Wir sind Hausgemeinschaften aus 35 Häusern in einem denkmalgeschützten Ensemble in Berlin-Friedrichshain, im Weberwiese-Kiez zwischen Warschauer Straße, Frankfurter Tor und Ostbahnhof. Das Berghain ist nur einen Steinwurf entfernt.

Nachdem unsere Häuser Anfang der 00er-Jahre unter Insolvenzverwaltung durch den Bund standen, wurden wir 2007 an den Investor Jörn Tækker verkauft. Während die Firma Tækker keine Gelegenheit ausließ, die Mieten zu erhöhen, wurden die Häuser weiterhin auf Kosten der Mieter kaputtgespart. Auch 30 Jahre nach der Wende sind viele der Gebäude bis heute vollkommen unrenoviert, überall bröckeln die Fassaden und durch die maroden Fenster zieht der Wind.

Milieuschutzgebiet „Weberwiese“ - Grünberger Straße / Gubener Straße / Kadiner Straße / Lasdehner Sraße / Marchlewski Straße / WedekindstraßeMilieuschutzgebiet „Weberwiese“ - Grünberger Straße / Gubener Straße / Kadiner Straße / Lasdehner Sraße / Marchlewski Straße / Wedekindstraße

2014 stellten wir mit einigen Nachbarn fest, dass immer mehr Wohnungen leer standen.
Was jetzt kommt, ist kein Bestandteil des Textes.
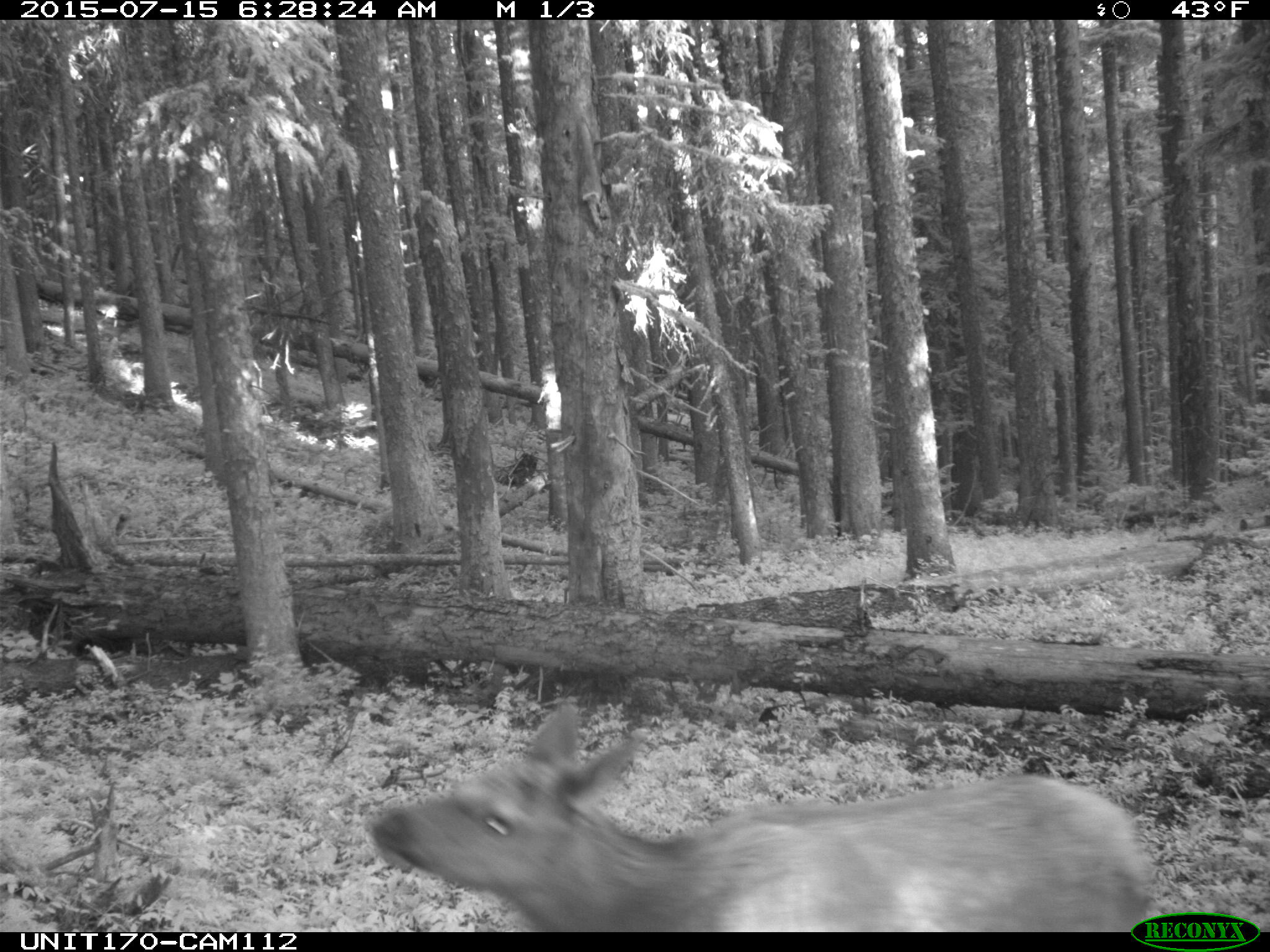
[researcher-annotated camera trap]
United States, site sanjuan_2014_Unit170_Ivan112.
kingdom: Animalia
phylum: Chordata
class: Mammalia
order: Artiodactyla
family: Cervidae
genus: Cervus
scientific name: Cervus elaphus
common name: red deer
Da inzwischen das Zweckentfremdungsverbot in Kraft getreten war, begannen wir, den beobachtbaren Leerstand zu kartografieren und an das Bezirksamt zu melden.

Daraufhin begann Tækker, diese Wohnungen möbliert und mit Zeitmietverträgen zu einsehbaren Preisen über die Firma Orbis-Apartments zu vermieten. Als 2015 in der BVV beschlossen wurde, unseren Kiez unter Milieuschutz zu stellen, beantragte Tækker kurzerhand die Teilung der Häuser und kam somit dem ab August 2016 geltenden Milieuschutz zuvor.

2017 ging die Immobilie per Share-Deal in den Besitz der White Tulip GmbH über, ebenfalls mit Sitz in Dänemark. Inzwischen werden die denkmalgeschützten Fassaden instandgesetzt und fast 500 Wohnungen unter dem schönen neuen Namen „54 East“ zu Quadratmeterpreisen von bis zu 6000 Euro angeboten. Gleichzeitig gehen Mitarbeiter*innen der Vermarktung von Tür zu Tür und bieten Mietern Abfindungen zum Auszug an. In Anbetracht der Verkaufspreise sind das jedoch keine ernstzunehmenden Angebote.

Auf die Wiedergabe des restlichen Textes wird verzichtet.